La basi fumettistiche
Innanzitutto, è necessario sapere che Supergirl è costruito e plasmato sulla mini serie a fumetti La donna del domani, di Tom King e Bilquis Evely, quest’ultima omaggiata nella pellicola in modo delizioso. Storia cupa e fortemente drammatica, presenta la genesi di un’eroina chiamata a operare una scelta precisa, a fronte di un passato tragico e crudele.
Una badass
Il film decide d’aprire sul presente, però. Kara, nome di battesimo di Supergirl, vive in una sorta di camper spaziale insieme a Krypto, preferendo pianeti lontani dai soli gialli per poter godere appieno degli effetti di alcol ed eccessi, priva così dei suoi poteri. È una vera badass, costantemente al centro di risse e scazzottate, finché la sua strada incrocerà la giovanissima Ruthye.

Unica sopravvissuta di una famiglia di forgiatori sterminata dalla banda guidata da Krem delle Colline, è in cerca di vendetta. Kara, in alcun modo interessata alle sorti della ragazzina, sarà costretta a intervenire quando Krypto sarà avvelenato proprio da Krem, unico proprietario dell’antidoto e sulle cui tracce si getterà con rabbia.
Guardiani della galassia (lontana lontana)
La mano di James Gunn alla direzione artistica è evidentissima sin dalle prime battute, che sembrano un crossover tra Guardiani della Galassia e le risse da bar di Star Wars. La stessa Kara ascolta la musica con le identiche cuffie arancioni che furono di Star Lord…
Citazioni o mancanza d’originalità?
Questo aspetto, cui si salda anche il carattere guascone e ribelle di Kara, ha fatto storcere il naso a molti appassionati e non è sfuggito a buona parte della critica. È innegabile e in alcuni casi eccede il puro gusto della citazione. A dare carattere a Supergirl e a staccarla da una versione DC di universi Marvel concorrono, però, due fattori.

Il primo è rappresentato da Milly Alcock, che sembra nata per questo ruolo. Il secondo, invece, dal difficile rapporto di Kara col cugino Superman, l’eroe gentile dipinto nel primo film del DCU. Adottato sulla Terra da neonato e cresciuto nel calore di un amore familiare sano, non ha dovuto vedere morire i propri cari e vive il pianeta che lo ha accolto come una sua casa.
La scelta di Kara
Kara, invece, non ha avuto questa fortuna: unica sopravvissuta di un gruppo di superstiti dopo il collasso di Krypton, ha dovuto vedere morire uno dopo l’altro ogni suo affetto.
Il suo arrivo sulla Terra, da adulta, la pone come una straniera piena di rabbia.

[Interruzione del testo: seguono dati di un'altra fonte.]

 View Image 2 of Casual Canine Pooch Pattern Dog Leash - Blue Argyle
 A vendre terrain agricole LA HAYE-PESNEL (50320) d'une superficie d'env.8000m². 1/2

È in questo viaggio interiore la differenza tra lei e Superman e con qualsiasi altro riferimento che il film, peraltro, non nasconde.
E poi c’è Lobo
Ad alleggerire i toni concorre la presenza di Lobo. E viene da chiedersi: per quale motivo s’è pensato d’affidare a Jason Momoa il ruolo di Aquaman, quando esisteva questo personaggio che sembra cucito su di lui? Caotico e senza regole, ogni suo ingresso in scena offre una ventata d’azione e di commedia.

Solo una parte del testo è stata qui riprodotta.